La nera stavkirkje di Borgund è una chiesa in legno situata nel comune di Lærdal, contea Vestland. Fra l’XI e il XII secolo, lungo le antiche rotte commerciali in Norvegia, furono costruite circa 2000 Stavkirkje, chiese di legno il cui termine deriva da stafr in lingua norrena = assi portanti. Oggi quella di Borgund è la meglio preservata delle 28 stavkirkje rimanenti in Norvegia. Venne costruita intorno al 1180 e consacrata all’apostolo Andrea. Decorata con intricati intagli raffiguranti draghi e croci cristiane, la chiesa ha un esterno a gallerie protetto da pilastri, aggiunto nel 1300, e un interno a 3 navate dove è stato allestito un museo. Diverse iscrizioni runiche si trovano sulle pareti. La sagoma della Borgund Stavkirkje si riconosce subito perché vista da lontano sembra il busto di Darth Vader. Sono contento di avere fatto questa deviazione per arrivare fino a qui e vedere questa opera. Chi invece viaggia dalle parti di Oslo, dovrebbe puntare sulla altrettanto famosa stavkirkje di Heddal, che si trova a un’ora e mezza di macchina dalla città.
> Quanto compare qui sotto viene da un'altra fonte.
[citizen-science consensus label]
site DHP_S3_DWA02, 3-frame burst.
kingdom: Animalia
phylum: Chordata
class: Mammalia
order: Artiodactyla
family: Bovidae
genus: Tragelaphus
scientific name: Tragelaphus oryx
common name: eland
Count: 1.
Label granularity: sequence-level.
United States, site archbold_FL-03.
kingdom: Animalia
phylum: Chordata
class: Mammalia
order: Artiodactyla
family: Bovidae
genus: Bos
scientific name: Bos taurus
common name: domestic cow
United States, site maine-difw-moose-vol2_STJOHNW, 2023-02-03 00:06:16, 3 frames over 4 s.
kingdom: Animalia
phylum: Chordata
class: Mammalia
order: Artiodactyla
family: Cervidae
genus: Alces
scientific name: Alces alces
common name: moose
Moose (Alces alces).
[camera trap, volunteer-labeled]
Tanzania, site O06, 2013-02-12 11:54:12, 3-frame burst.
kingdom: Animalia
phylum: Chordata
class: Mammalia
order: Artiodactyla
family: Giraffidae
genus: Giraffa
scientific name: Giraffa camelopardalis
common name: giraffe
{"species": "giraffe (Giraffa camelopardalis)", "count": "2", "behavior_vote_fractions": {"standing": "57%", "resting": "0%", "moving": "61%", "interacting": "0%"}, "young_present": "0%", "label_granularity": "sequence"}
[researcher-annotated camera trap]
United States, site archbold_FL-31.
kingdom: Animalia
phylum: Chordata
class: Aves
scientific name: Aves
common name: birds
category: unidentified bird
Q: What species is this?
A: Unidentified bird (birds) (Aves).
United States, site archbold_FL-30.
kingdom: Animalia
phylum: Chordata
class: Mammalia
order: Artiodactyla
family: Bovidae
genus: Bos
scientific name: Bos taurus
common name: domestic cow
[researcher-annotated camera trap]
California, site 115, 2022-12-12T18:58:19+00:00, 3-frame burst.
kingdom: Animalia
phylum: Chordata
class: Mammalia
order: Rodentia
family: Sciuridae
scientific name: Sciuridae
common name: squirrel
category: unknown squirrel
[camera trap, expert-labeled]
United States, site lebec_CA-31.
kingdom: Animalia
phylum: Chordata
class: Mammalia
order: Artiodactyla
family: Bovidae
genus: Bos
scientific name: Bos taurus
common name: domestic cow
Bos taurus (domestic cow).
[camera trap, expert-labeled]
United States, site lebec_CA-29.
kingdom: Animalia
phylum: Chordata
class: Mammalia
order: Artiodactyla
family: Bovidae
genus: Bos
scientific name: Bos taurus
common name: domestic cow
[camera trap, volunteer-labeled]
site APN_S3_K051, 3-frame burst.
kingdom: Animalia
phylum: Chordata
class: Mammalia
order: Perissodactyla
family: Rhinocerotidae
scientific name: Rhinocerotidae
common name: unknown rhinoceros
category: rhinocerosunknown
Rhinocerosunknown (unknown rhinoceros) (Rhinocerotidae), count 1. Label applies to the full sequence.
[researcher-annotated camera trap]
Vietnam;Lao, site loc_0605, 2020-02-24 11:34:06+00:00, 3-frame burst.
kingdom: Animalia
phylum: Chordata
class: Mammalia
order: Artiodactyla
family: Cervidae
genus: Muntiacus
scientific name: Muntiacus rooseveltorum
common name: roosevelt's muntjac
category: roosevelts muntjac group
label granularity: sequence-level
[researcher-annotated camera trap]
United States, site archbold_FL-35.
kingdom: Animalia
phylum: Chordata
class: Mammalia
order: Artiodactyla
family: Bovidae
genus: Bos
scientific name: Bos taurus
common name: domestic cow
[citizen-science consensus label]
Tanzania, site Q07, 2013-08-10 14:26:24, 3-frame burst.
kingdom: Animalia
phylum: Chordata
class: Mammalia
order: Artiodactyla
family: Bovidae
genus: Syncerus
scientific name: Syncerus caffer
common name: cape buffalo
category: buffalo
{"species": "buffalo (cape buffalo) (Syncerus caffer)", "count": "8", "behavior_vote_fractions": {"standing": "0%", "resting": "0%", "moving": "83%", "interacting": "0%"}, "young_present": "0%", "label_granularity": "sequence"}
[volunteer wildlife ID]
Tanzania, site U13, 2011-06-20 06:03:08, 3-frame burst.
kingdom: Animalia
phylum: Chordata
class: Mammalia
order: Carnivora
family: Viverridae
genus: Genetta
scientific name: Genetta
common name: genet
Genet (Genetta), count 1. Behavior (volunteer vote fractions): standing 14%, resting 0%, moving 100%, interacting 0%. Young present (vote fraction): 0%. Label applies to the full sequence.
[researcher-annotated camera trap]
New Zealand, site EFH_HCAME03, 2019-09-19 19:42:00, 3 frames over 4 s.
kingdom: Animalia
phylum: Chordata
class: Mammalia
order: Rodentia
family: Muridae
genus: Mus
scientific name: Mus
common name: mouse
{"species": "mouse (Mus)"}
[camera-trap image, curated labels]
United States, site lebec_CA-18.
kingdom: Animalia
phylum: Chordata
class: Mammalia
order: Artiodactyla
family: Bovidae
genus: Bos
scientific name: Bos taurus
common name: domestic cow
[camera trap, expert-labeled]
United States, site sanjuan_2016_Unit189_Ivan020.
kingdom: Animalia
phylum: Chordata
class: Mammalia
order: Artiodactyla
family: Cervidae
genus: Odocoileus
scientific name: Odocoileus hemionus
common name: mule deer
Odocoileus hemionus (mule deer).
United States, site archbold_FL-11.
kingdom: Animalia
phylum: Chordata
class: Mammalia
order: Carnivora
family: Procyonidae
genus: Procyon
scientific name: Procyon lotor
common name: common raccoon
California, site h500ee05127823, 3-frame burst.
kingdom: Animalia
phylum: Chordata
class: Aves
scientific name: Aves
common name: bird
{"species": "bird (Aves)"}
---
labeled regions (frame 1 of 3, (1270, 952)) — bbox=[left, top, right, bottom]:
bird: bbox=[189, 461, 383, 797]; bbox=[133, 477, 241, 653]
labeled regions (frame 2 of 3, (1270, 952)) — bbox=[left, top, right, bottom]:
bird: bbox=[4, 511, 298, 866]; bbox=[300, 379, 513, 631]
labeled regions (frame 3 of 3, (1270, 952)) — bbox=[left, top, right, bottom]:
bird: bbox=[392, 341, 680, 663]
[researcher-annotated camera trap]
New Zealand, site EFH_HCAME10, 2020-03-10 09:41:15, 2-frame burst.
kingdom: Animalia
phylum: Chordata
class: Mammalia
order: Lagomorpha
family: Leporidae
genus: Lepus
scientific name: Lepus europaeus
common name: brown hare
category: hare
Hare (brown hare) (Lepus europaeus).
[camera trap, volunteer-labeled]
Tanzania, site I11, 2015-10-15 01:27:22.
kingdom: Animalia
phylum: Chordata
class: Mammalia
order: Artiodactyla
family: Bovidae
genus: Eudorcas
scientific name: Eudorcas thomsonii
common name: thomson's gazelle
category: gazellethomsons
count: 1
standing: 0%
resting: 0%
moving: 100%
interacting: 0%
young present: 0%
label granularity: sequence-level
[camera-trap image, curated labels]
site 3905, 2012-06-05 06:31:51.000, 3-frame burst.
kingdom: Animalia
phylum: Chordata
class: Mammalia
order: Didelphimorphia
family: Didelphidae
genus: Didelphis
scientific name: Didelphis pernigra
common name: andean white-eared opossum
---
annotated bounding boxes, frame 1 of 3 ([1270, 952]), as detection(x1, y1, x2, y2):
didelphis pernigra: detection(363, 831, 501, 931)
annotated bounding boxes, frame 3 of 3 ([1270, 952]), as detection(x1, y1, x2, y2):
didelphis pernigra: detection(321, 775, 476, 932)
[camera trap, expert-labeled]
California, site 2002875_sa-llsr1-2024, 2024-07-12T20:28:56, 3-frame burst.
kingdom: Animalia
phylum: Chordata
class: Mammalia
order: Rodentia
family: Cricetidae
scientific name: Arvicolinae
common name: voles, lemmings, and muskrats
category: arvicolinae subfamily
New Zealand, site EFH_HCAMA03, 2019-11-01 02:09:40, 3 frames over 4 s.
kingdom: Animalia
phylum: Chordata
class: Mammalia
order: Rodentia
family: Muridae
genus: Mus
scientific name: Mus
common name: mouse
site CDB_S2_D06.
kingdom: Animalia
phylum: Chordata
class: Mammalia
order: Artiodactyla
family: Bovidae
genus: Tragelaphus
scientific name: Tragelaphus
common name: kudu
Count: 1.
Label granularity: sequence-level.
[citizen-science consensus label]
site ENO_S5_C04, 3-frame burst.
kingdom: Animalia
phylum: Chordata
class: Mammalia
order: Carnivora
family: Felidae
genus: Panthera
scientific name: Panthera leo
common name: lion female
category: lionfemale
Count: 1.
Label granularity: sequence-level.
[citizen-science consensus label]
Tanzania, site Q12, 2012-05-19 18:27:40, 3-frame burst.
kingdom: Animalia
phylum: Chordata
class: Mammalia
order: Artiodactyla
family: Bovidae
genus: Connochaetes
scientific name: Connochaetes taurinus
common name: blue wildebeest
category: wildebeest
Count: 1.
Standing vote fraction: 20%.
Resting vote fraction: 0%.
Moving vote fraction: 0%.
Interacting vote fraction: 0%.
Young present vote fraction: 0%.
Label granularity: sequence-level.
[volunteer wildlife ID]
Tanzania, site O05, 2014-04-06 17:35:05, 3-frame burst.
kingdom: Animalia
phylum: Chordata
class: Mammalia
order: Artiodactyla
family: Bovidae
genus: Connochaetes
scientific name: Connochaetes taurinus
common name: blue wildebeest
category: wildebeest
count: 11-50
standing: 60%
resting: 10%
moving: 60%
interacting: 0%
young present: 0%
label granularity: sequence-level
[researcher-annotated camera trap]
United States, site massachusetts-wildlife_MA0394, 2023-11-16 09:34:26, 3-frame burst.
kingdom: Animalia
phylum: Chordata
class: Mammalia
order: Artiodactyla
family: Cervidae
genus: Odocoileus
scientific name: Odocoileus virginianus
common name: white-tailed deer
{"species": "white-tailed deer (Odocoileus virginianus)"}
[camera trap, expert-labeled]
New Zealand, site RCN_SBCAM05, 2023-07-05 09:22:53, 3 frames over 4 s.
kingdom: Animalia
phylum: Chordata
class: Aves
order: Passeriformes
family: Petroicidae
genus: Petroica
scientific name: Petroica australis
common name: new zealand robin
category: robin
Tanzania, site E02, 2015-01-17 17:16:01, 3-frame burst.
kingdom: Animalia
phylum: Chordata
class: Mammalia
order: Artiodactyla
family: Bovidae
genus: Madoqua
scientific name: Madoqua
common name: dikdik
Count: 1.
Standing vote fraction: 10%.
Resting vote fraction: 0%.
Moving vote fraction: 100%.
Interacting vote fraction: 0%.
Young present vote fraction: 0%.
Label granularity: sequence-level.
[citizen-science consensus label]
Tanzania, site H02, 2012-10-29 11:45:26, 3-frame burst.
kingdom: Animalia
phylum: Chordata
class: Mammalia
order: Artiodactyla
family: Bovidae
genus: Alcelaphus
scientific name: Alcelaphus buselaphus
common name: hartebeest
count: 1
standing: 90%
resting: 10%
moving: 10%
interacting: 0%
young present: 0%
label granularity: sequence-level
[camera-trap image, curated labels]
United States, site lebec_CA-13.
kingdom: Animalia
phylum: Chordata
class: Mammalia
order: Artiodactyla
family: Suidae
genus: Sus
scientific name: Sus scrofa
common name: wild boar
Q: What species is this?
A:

Da Lærdal a Molde: questo tratto tocca il maestoso Geirangerfjord, per fortuna non ancora trafficato dalle decine di navi da crociera che lo intasano d’estate. Il punto d’osservazione migliore è a Ljoen, appena all’uscita da una galleria sopra Hellesylt. Lungo le  strade meravigliose che portano verso Molde si comincia a fare conoscenza con i ferry che sostanzialmente fanno parte della viabilità. Uno arriva e il ferry è lì che lo aspetta, oppure si mette in coda per un’attesa che in questa parte del paese non è mai lunga (più a nord invece conviene controllare gli orari). Ferry semivuoti in questo periodo. A Molde ho scelto lo Scandic Seilet hotel che è posto in posizione panoramica in riva al mare e mi hanno offerto una stanza all’ultimo  piano che ho preso al volo: grazie alla giornata luminosa e alla finestra non sigillata ho potuto scattare dall’alto delle foto stupende sulla baia fino a Vestnes sull’altra sponda, sia al tramonto che all’alba.